次の瞬間、おかしな冒険者は体から力が抜けたように、その場へと崩れ落ちる。
「は……え……?」
槍を構えた冒険者は間抜けな声を漏らす。
そりゃそうだ。誰がこんなこと予想出来たのか。
どんな間抜けなら自分から槍に突っ込んで死ぬんだ。
訳が分からない。
「え、あ、いや……お、俺じゃないぞ!俺は何も……!」
「お、おう、そうだよ!なんなんだよこいつ!先発隊は何やってんだ!」
冒険者たちの間にざわめきが広がっていく。動揺。恐怖。困惑。
感情こそ様々だが、冒険者たちの心は大きく乱されていた。
それはもちろん俺達も例外ではない。
「……エテルノ君」
「あ、あぁ」
そういえばバルド達も先発隊だったはず。
今どういう状況になっているんだ。

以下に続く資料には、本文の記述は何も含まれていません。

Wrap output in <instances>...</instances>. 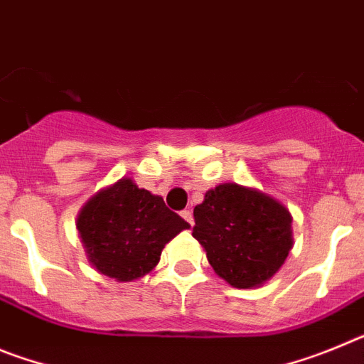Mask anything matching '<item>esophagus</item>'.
Returning a JSON list of instances; mask_svg holds the SVG:
<instances>
[{"label":"esophagus","instance_id":"esophagus-1","mask_svg":"<svg viewBox=\"0 0 364 364\" xmlns=\"http://www.w3.org/2000/svg\"><path fill=\"white\" fill-rule=\"evenodd\" d=\"M180 215H182V218H184V220L188 222V224H191V226H193V213H191V211L184 210Z\"/></svg>","mask_w":364,"mask_h":364}]
</instances>
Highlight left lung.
<instances>
[{
  "label": "left lung",
  "mask_w": 364,
  "mask_h": 364,
  "mask_svg": "<svg viewBox=\"0 0 364 364\" xmlns=\"http://www.w3.org/2000/svg\"><path fill=\"white\" fill-rule=\"evenodd\" d=\"M193 215V237L215 273L233 288L264 284L294 247L288 208L255 188L218 184L205 191Z\"/></svg>",
  "instance_id": "1"
}]
</instances>
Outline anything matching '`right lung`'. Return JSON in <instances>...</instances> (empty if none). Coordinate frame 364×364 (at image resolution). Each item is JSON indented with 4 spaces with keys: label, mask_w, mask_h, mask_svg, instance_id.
<instances>
[{
    "label": "right lung",
    "mask_w": 364,
    "mask_h": 364,
    "mask_svg": "<svg viewBox=\"0 0 364 364\" xmlns=\"http://www.w3.org/2000/svg\"><path fill=\"white\" fill-rule=\"evenodd\" d=\"M189 224L164 198L124 176L83 204L76 230L87 260L98 273L131 282L153 272L162 250Z\"/></svg>",
    "instance_id": "right-lung-1"
}]
</instances>
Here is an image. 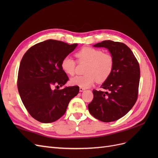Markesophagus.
Listing matches in <instances>:
<instances>
[{
  "label": "esophagus",
  "instance_id": "34e87169",
  "mask_svg": "<svg viewBox=\"0 0 158 158\" xmlns=\"http://www.w3.org/2000/svg\"><path fill=\"white\" fill-rule=\"evenodd\" d=\"M80 92H83V91H84L85 90V89L84 88H81V87H80Z\"/></svg>",
  "mask_w": 158,
  "mask_h": 158
}]
</instances>
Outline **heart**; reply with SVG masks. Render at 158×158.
Here are the masks:
<instances>
[{"mask_svg":"<svg viewBox=\"0 0 158 158\" xmlns=\"http://www.w3.org/2000/svg\"><path fill=\"white\" fill-rule=\"evenodd\" d=\"M79 63H87L84 70L85 74L77 76L70 79L73 85L88 88L96 82L102 83L111 76L114 66L113 56L109 52L93 47H83L76 52ZM61 69L66 74L73 76L75 73L76 62L69 56L61 61Z\"/></svg>","mask_w":158,"mask_h":158,"instance_id":"obj_1","label":"heart"}]
</instances>
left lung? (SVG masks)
<instances>
[{"label":"left lung","mask_w":158,"mask_h":158,"mask_svg":"<svg viewBox=\"0 0 158 158\" xmlns=\"http://www.w3.org/2000/svg\"><path fill=\"white\" fill-rule=\"evenodd\" d=\"M109 49L113 57V70L101 88L107 92L93 90L94 98L88 104L90 114L109 123L125 116L135 104L138 93L140 70L132 51L125 44L111 40L94 45Z\"/></svg>","instance_id":"1"}]
</instances>
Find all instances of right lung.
<instances>
[{
	"instance_id": "right-lung-1",
	"label": "right lung",
	"mask_w": 158,
	"mask_h": 158,
	"mask_svg": "<svg viewBox=\"0 0 158 158\" xmlns=\"http://www.w3.org/2000/svg\"><path fill=\"white\" fill-rule=\"evenodd\" d=\"M77 45L49 40L32 46L23 56L18 75V92L27 111L35 120L44 123L58 120L78 94L76 85L59 89L69 80L61 69V61ZM53 85L58 88L52 90Z\"/></svg>"
}]
</instances>
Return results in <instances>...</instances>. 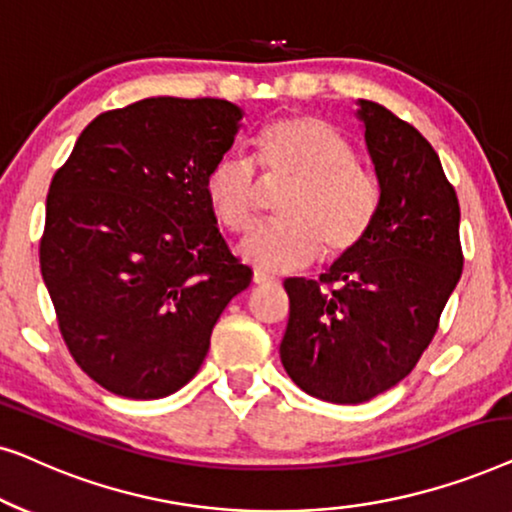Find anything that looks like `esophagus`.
<instances>
[{
  "label": "esophagus",
  "instance_id": "obj_1",
  "mask_svg": "<svg viewBox=\"0 0 512 512\" xmlns=\"http://www.w3.org/2000/svg\"><path fill=\"white\" fill-rule=\"evenodd\" d=\"M270 282H275V277L265 275L261 270H254V284H270Z\"/></svg>",
  "mask_w": 512,
  "mask_h": 512
}]
</instances>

何も、分からない。
俺達のざわめきを受けて槍を持った冒険者は振り返った。
槍を持つ手は震えている。
「ほ、本当に俺じゃねぇぞ!?こ、こいつが勝手に……!」
再び槍を持った冒険者に注目が集まった時だった。
ゴボリ、と音を立てて死体の体がびくりと跳ねた。
「っっひぃ?!」
冒険者の持っていた槍に、凄まじい速度で「何か」が絡みつく。
死体の口から飛び出してきたそれは、赤黒く粘ついた体でゆっくりと槍を登っていく。流動体、とでも言うのだろうか、それは味を確かめでもするかのようにゆっくりと槍を這い上がっていきーー
「うわぁぁぁ?!」
それまで持っていた槍を離し、冒険者はこちらへと走って来てしまった。
そしてそれが、命運を分けた。
先ほどまで緩慢な動きをしていた「何か」が凄まじい速度で動き、突如膨張する。
人間の二倍にも値するのではないかと思われる凄まじい量が死体から飛び出し、
--槍の冒険者は飛び出してきた赤黒いそれの中へと消えた。
***
冒険者達がすぐに各々の武器を構える。
魔法を撃ちこむ人間も居れば逃げ出そうとする者もいるようだが……だが、皆明らかに心が乱れている。
「……スライムよ」
冒険者の一人が、ふと声を上げた。
「スライムだわ!それも特別な種類!今のダンジョンの中には魔獣は居ないんじゃなかったの?!」
スライム。粘体が厄介な魔獣だが……赤いスライムなんて聞いたことが無いぞ?
それも、ただでさえ巨大なスライムは危険なのにこいつは通常の物よりも圧倒的に素早い様に見えた。
「先発隊は何をしてるんだ……?!」
「知らないわよ!そんなことよりギルドに報告を--!」
ビシャリ、と汚らしい音を立ててスライムが分裂した。
そして、その凄まじいほどの速度で床を滑り、入り口へと走っていた女冒険者を呑み込んだ。
「出口が……!」
こうして出口が塞がれ、前後の挟み撃ちになった状態でモンスターハウス攻略は始まった。
事件はまだ始まったばかりである。